Any Tom, Dick and Harry can sticky grenade a stationary tank, but moving tanks are a different story. And it's the only way a rifleman can kill a tank. Engineers can build a missile turrets and de-construct tanks, grenadiers are the anti-tank specialists, and even scouts can either escape from tanks (using the concussion grenade ie flashbang or smoke grenades) or stun them with their own version of sticky grenades aka sticky stun grenades.

The rifleman is naturally disadvantage when he encounters any vehicle and mastering the sticky grenade is the only way to reduce it.










Watched my bro play Prototype just now.

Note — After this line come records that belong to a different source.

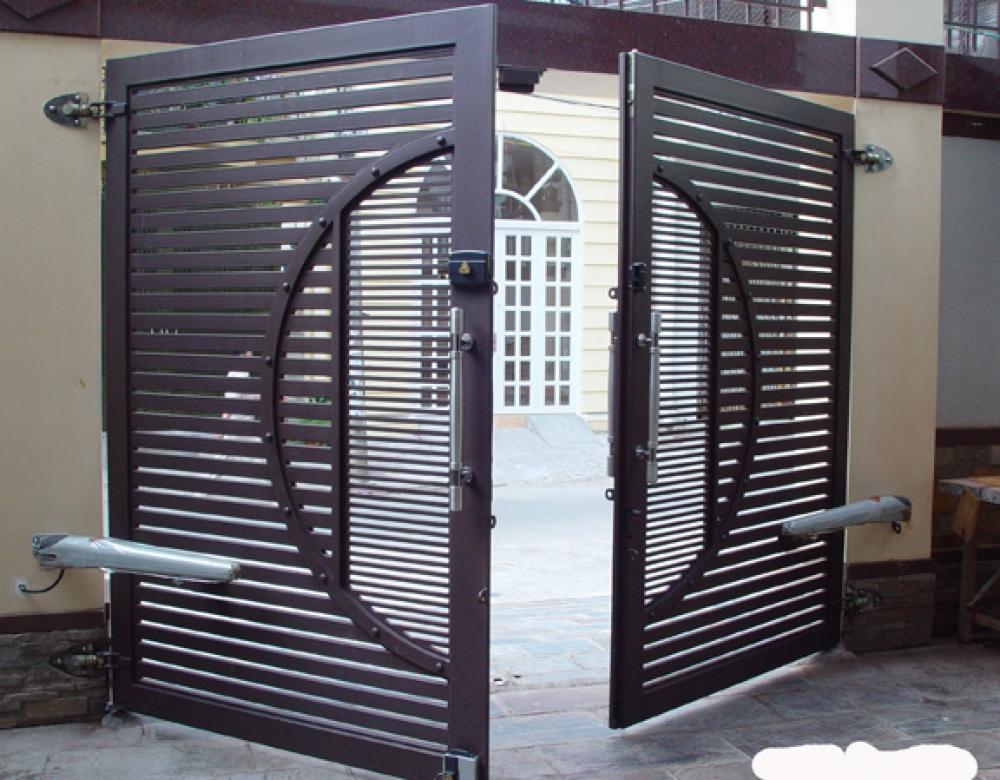 Cho Thuê thợ sửa cửa sắt ở TPHCM, giá rẻ, nhiều kinh nghiệm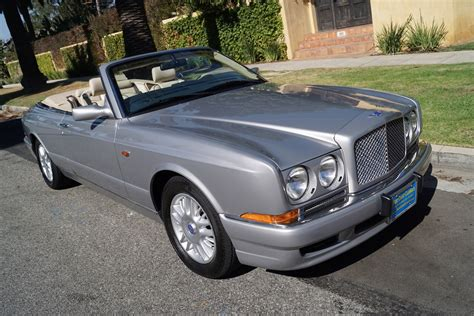 1999 bentley azure 1999 bentley azure parchment with blue piping stock 723
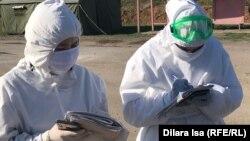 Медики в защитной одежде. Иллюстративное фото.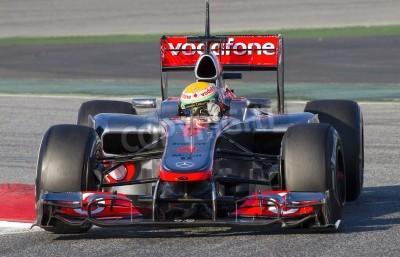 Fototapeta BARCELONA - 21 lutego: Lewis Hamilton z zespołu McLaren F1 w wyścigach Formuły Drużyny dni testów na torze Catalunya w dniu 21 lutego 2012 roku w Barcelonie, Hiszpania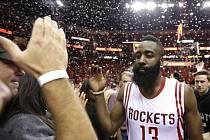 James Harden z Houston Rockets slaví s fanoušky postup do semifinále NBA.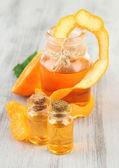 Olio essenziale di mandarino e mandarini sul tavolo di legno — Foto Stock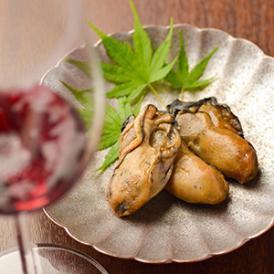 ふっくらと旨味を含んだ牡蠣を選んで、桜のチップを使って燻蒸しました!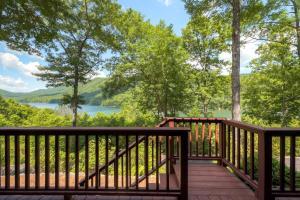 Mountainside Retreat - Stunning Watauga Lake Views - Hotel - Butler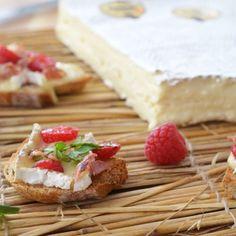 Tartines de Brie de Meaux AOP, bacon et framboises Fromage Aop, Feta, Camembert Cheese, Artisan, Bacon, Sweet, Passion, Cooking Recipes, Candy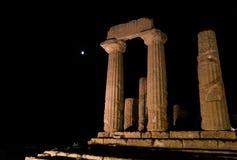 希腊寺庙专栏夜在阿哥里根托,西西里岛 库存照片
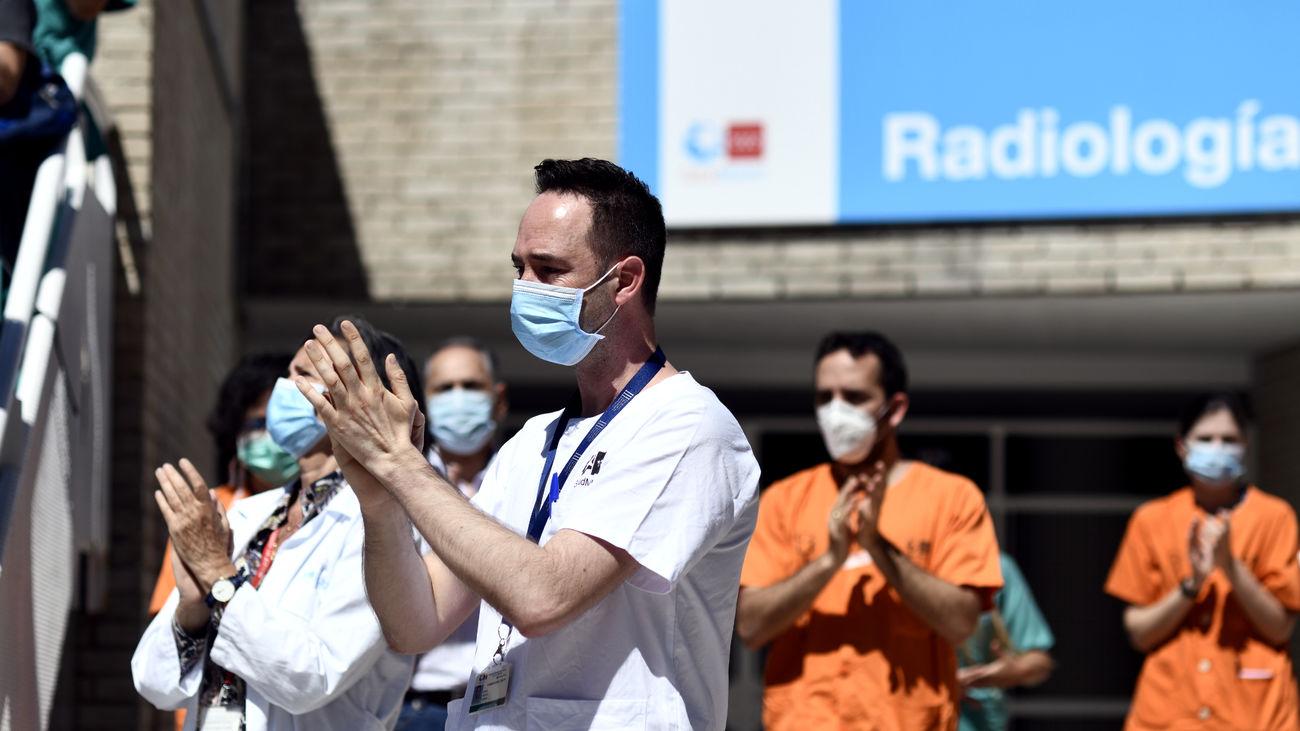 Sanitarios a las puertas del Hospital Gregorio Marañón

It's a brand new action game about a guy who woke up in a morgue in a city where everyone has been infected by a virus, kind of like Resident Evil. The difference is that the protagonist is like Spawn, except without his memories. So it seems like a combination of Spawn and Resident Evil, without the eerie atmosphere.

Not interested. Looks good, but not my type of game.









Finally finished Neverwinter Nights 2 original campaign as a Warlock. Remember my praises for this class some time back? It turns out the Warlock is strong only in the beginning; his spells don't get much more powerful as he levels up. Most of his spells are really modified versions of his original Eldritch Blast, either by adding around 2d6 of some kind of elemental damage or giving it an effect, eg stun or slow.

Simply put, his damage isn't fantastic, especially compared to the Wizard I was using before in my first run. The Wizard was fantastic at the end, spamming Empowered Isaac's Greater Missile Storms like there's no tomorrow. I don't even have to aim! I just click on the general area and BOOM! all the enemies in the vicinity either get badly injured or just die.

The Warlock has no such ability. However, he does get to wear light armour whereas Wizards only wear robes. And Warlocks don't have limits to his spells, so he doesn't run out of ammo the way other spellcasters do. This was very useful in the final dungeon where resting will attract a huge undead mob to attack the party and disrupt sleep.

In my first run, my Wizard quickly ran out of spells before I finished half the dungeon, and was eventually relegated to a minor healing role by using healing kits. In this run, my Wizard actually was quite useful because I gave him the spell that turns him into a very strong demon. I didn't even bother to spam spells - I just used him like a fighter, recasting the shapeshifting spell whenever it wore off.

But in tough fights where mad damage was needed, my Warlock loses big time to the Wizard. As a tank, he really is just above average. As a damage dealer, he also is just average. I know, he has AoE spells, but I turned the difficulty to the max, so I think AoE will hurt my party too.

Now I'm at the Mask of the Betrayer campaign. No longer a Warlock, I'm now using a Paladin/Divine Champion. He's a good tank and he can heal himself once a day for around half his max HP. No complains about him.

But now I find the MotB campaign to be a much better game than the original NWN2 one. It has much better music and a more damatic story. Plus saving doesn't take forever in MotB like it does in the original. The first campaign was long and moderately interesting. No doubt creating such a lengthy plot and keeping it somewhat interesting is already a feat by itself, but making a shorter yet more intriguing tale has its own difficulties too.

If I compare the two campaigns with the average overall quality, I'd say that MotB is the better game. Though the hunger bar does take some getting used to.